As Debris Month of Action approaches Gemma White says it is time to roll up your sleeves and help sweep the seabed or keep the sand spick and span.
Whether your beach time is spent above the waves swimming and surfing, below them diving (or falling off said surfboard), or merely gazing out at them from the comfort of your beach towel, are we all agreed that taking care of the sea is everyone’s responsibility? Good. Enter Debris Month of Action this September, a time when even the most determined land lubber can help clear the rubbish from our beaches and waterways. (And while we’re at it, if you could stop digging your cigarette butts into the beach and leaving them there, that would be great too.)
‘The message we highlight is the negative impact of debris in our waters and the fact that it comes from the land, not just from ships,’ explains Kathleen Russell, committee coordinator for Emirates Diving Association (EDA) and owner of Al Mahara Diving Centre. ‘We have a responsibility to bring awareness to the community and invite anyone to join the project. We also have the annual Clean Up Arabia initiative, which is done in conjunction with the International Coastal Clean-up (ICC).’
Debris Month of Action is a global initiative attracting volunteers from around the world who download a survey kit to help them identify survey sites, record findings and share their actions, as well as charting progress on an action zone map.
‘Last year we carried out 30 clean-ups. Ten to 100 divers participated, as well as volunteers on land,’ says Kathleen. ‘We even have kayakers out with us to help. One of the biggest problems is cigarette butts and plastics – food containers, bottles.’
With estimates putting the amount of marine litter – dubbed ‘the ocean’s silent killer’ – entering international seas at Dhs34 million each year, the diving community has long been well-placed to see first-hand the detrimental effects abandoned rubbish and debris has on the marine environment.
‘We let our customers know about the clean- ups and about how the oceans support life on earth,’ says Sam Thomas, Dubai Aquarium Dive Centre manager.
‘We did a beach clean-up off Jumeirah Open Beach recently with two groups – one on the beach and the other in the water, all volunteers – and came away with thousands of drinks cans, cigarette butts and plastic bags; all of which we recorded.’
And all marine debris collected is weighed and classified with the stats posted in the Emirates Diving Association magazine.
‘We submit the information to groups who produce annual reports,’ adds Kathleen, ‘which we can then use to talk to the government and policy- makers to help with strategic planning and help better deal with marine debris.’
Download your Dive Against Debris survey kit or Dive Against Debris event organiser kit at www.projectaware.org. Visit www.divemahara.com or contact individual dive centres for their planned clean-up events.
Where to learn about the ocean in Dubai
Emirates Diving Association
Organising the annual Clean-Up Arabia campaign since 1995, the non-profit EDA supports a variety of marine-conservation campaigns and is involved in research on, among others, coral reefs in the area. Sign up on the website.

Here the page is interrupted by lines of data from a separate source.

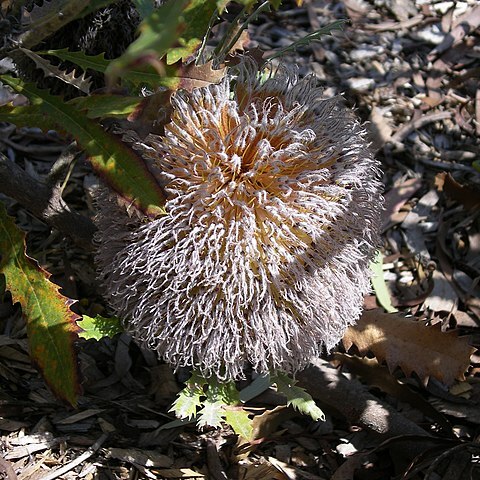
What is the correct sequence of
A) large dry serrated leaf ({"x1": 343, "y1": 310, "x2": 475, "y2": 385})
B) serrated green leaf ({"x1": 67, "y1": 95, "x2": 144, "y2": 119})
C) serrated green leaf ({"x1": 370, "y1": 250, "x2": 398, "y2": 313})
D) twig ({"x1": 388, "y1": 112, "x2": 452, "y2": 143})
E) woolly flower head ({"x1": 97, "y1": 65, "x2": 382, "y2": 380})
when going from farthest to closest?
twig ({"x1": 388, "y1": 112, "x2": 452, "y2": 143})
serrated green leaf ({"x1": 370, "y1": 250, "x2": 398, "y2": 313})
large dry serrated leaf ({"x1": 343, "y1": 310, "x2": 475, "y2": 385})
woolly flower head ({"x1": 97, "y1": 65, "x2": 382, "y2": 380})
serrated green leaf ({"x1": 67, "y1": 95, "x2": 144, "y2": 119})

International Fund for Animal Welfare
The Dubai arm of this global initiative began in 2007 and works to educate on protecting wildlife from endangerment due to over-consumption and unsustainable trade. The group was also instrumental in working with Atlantis The Palm, to return Sammy, the 13ft whale shark back to her natural habitat.
Emirates Wildlife Society with the World Wildlife Fund established the Marine Turtle Conservation Project in 2010, tagging turtles across the region, identifying feeding, nesting grounds and migration. It also educates on sustainable fishing and the Blue Flag Eco-Label project to identify beachwater quality.